A new study published in Nature Biotechnology identifies risks in the use of CRISPR gene editing, which is employed in a number of therapies. Looking at its use in T cells, the researchers detected a loss of genetic material in a significant percentage – up to 10% of the treated cells. They explain that such loss can lead to destabilisation of the genome, which might cause cancer.

The study was led by Drs Adi Barzel, Dr Asaf Madi and Dr Uri Ben-David at Tel Aviv University.

Developed about a decade ago, CRISPR cleaves DNA sequences at certain locations in order to delete unwanted segments, or alternately repair or insert beneficial segments. It has already proved impressively effective in treating a range of diseases – cancer, liver diseases, genetic syndromes, and more. In 2020 at the University of Pennsylvania, the first approved clinical trial ever to use CRISPR took T cells from a donor, and expressed an engineered receptor targeting cancer cells, while using CRISPR to destroy genes coding for the original receptor – which otherwise might have caused the T cells to attack cells in the recipient’s body. 
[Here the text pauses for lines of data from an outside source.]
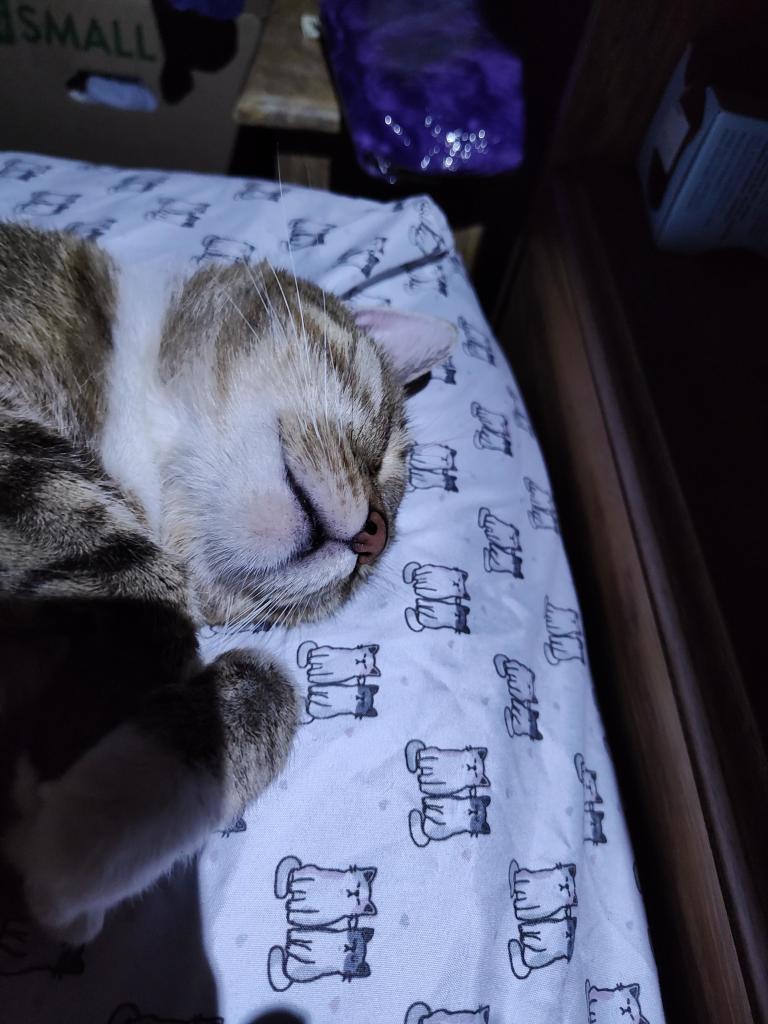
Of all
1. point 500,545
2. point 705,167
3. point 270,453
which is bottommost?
point 500,545

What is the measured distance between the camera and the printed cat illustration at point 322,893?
29.0 inches

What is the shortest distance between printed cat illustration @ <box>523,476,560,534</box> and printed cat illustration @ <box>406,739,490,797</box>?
1.41ft

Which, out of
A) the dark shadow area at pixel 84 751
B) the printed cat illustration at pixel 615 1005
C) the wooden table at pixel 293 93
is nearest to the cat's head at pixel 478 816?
the printed cat illustration at pixel 615 1005

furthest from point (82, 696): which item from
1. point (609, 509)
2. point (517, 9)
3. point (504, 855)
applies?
point (517, 9)

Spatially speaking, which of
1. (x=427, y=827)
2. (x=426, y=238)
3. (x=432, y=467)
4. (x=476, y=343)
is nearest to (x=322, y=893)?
(x=427, y=827)

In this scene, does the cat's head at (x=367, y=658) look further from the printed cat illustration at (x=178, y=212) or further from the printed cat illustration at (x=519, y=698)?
the printed cat illustration at (x=178, y=212)

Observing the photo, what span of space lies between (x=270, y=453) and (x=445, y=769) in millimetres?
440

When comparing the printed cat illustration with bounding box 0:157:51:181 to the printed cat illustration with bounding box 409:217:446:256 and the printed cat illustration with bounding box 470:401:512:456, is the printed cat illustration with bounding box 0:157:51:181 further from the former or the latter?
A: the printed cat illustration with bounding box 470:401:512:456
In the present study, the researchers sought to examine whether the potential benefits of CRISPR therapeutics might be offset by risks resulting from the cleavage itself, assuming that broken DNA is not always able to recover.

Dr Ben-David and his research associate Eli Reuveni explained: “The genome in our cells often breaks due to natural causes, but usually it is able to repair itself, with no harm done. Still, sometimes a certain chromosome is unable to bounce back, and large sections, or even the entire chromosome, are lost. Such chromosomal disruptions can destabilise the genome, and we often see this in cancer cells. Thus, CRISPR therapeutics, in which DNA is cleaved intentionally as a means for treating cancer, might, in extreme scenarios, actually promote malignancies.”

To examine the extent of potential damage, the researchers repeated the 2020 Pennsylvania experiment, cleaving the T cells’ genome in exactly the same locations – chromosomes 2, 7, and 14. Using single-cell RNA sequencing, they analysed each cell separately and measured the expression levels of each chromosome in every cell.

They detected a significant loss of genetic material in some of the cells. For example, when chromosome 14 had been cleaved, about 5% of the cells showed little or no expression of this chromosome. When all chromosomes were cleaved simultaneously, the damage increased, with 9%, 10%, and 3% of the cells unable to repair the break in chromosomes 14, 7, and 2 respectively. The three chromosomes did differ, however, in the extent of the damage they sustained. 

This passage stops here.